# Goal of the exercise
Would you transcribe the whole listing exactly, minus its pictures?

# Data extract
=======

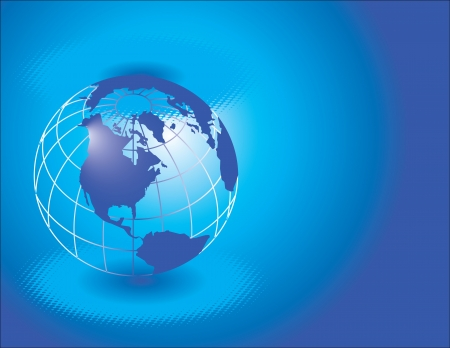 blue globe Stock Vector - 15526473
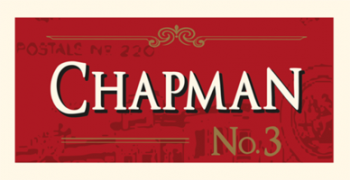 Сигареты Chapman Red Super Slim
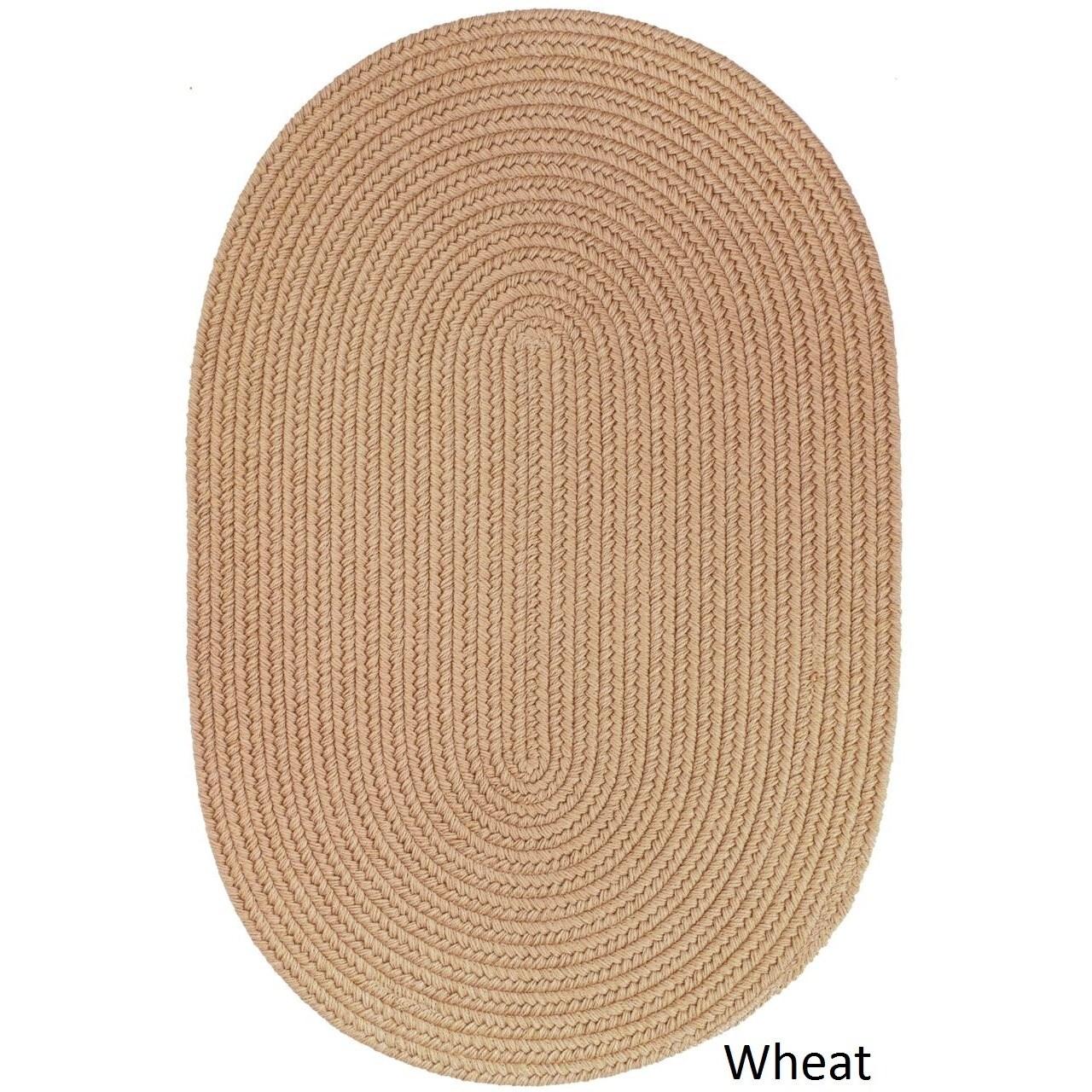 Used Oval Braided Rugs: Rhody Rug Woolux Wool Oval Braided Rug (4' X 6')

=======

# Answer to this task
 blue globe Stock Vector - 15526473
 Сигареты Chapman Red Super Slim
 Used Oval Braided Rugs: Rhody Rug Woolux Wool Oval Braided Rug (4' X 6')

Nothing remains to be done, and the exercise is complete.